▶

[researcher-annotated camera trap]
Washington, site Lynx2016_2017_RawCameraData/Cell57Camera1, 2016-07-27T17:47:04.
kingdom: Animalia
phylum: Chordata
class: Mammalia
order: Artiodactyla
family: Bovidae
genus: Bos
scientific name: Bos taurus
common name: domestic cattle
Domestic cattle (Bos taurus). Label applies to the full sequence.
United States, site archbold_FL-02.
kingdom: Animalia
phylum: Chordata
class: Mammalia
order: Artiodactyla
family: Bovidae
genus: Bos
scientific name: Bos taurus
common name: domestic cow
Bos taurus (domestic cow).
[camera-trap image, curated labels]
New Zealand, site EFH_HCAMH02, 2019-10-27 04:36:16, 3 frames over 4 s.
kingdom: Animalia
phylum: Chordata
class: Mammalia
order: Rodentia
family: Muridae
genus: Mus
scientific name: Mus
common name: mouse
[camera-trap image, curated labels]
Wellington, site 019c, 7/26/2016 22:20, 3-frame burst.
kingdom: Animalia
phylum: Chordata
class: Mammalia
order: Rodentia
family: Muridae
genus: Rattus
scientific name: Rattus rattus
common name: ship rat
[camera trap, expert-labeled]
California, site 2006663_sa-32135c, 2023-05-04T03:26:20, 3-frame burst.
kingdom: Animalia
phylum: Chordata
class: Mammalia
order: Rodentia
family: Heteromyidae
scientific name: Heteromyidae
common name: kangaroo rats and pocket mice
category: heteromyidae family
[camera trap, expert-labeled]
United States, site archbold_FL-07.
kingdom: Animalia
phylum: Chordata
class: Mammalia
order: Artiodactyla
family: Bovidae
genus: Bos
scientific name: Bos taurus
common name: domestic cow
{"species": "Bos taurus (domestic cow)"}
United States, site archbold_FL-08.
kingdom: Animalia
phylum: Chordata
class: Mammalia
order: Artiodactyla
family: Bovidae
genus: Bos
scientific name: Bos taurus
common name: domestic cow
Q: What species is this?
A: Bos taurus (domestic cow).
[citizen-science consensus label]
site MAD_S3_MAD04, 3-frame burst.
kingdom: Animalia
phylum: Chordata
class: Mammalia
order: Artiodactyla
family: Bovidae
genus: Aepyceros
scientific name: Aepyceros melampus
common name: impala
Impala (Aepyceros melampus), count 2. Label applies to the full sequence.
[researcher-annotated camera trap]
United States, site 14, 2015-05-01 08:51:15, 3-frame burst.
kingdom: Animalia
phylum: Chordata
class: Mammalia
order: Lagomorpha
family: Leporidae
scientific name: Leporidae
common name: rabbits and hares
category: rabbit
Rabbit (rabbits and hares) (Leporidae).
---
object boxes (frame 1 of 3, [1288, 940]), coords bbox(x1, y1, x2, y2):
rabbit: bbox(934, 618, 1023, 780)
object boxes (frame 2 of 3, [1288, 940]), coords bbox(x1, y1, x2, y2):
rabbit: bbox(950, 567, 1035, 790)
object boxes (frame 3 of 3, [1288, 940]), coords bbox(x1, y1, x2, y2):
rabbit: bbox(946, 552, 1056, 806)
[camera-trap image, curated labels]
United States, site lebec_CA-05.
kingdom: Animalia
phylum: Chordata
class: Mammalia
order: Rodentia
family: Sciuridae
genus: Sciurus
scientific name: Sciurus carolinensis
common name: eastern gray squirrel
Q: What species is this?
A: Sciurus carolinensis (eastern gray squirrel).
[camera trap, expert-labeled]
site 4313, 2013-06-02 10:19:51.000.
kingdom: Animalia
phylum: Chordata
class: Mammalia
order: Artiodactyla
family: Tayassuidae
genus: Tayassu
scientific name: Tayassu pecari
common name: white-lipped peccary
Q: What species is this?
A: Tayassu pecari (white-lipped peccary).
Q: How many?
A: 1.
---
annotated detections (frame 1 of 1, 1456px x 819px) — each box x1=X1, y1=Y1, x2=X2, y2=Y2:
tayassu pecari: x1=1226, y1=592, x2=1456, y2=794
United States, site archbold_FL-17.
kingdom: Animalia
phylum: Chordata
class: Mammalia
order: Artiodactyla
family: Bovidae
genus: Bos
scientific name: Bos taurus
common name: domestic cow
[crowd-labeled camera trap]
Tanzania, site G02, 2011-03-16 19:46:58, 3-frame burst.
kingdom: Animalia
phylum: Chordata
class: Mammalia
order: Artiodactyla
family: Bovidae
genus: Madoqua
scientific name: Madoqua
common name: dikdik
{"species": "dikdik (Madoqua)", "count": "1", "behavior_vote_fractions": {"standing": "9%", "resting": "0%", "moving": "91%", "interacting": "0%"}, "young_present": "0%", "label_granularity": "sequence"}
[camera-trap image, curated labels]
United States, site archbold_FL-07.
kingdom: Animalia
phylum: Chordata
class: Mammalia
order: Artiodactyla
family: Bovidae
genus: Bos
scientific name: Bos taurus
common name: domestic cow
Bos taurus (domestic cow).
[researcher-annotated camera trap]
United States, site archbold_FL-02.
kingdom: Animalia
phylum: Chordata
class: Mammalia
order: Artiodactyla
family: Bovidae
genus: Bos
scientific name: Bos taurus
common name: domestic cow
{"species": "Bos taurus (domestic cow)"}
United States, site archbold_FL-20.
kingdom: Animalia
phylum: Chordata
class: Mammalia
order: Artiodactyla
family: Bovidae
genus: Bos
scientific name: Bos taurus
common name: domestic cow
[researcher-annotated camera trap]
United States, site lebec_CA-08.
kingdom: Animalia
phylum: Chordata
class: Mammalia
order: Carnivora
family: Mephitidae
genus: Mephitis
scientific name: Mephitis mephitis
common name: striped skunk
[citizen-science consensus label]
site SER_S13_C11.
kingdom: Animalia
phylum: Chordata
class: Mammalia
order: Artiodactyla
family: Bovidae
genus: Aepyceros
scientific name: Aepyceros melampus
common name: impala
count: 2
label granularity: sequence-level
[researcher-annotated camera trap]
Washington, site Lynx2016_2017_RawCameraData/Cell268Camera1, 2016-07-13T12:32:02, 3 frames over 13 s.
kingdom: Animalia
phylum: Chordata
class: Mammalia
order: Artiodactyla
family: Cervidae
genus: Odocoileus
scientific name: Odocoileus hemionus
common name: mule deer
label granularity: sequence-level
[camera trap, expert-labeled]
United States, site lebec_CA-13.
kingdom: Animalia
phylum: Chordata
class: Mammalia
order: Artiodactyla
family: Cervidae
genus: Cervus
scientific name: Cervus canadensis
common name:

◀

[About this task] Scan the data above, find each line with "States", and copy it.

[Exercise output]
United States, site archbold_FL-02.
United States, site archbold_FL-07.
United States, site archbold_FL-08.
United States, site 14, 2015-05-01 08:51:15, 3-frame burst.
United States, site lebec_CA-05.
United States, site archbold_FL-17.
United States, site archbold_FL-07.
United States, site archbold_FL-02.
United States, site archbold_FL-20.
United States, site lebec_CA-08.
United States, site lebec_CA-13.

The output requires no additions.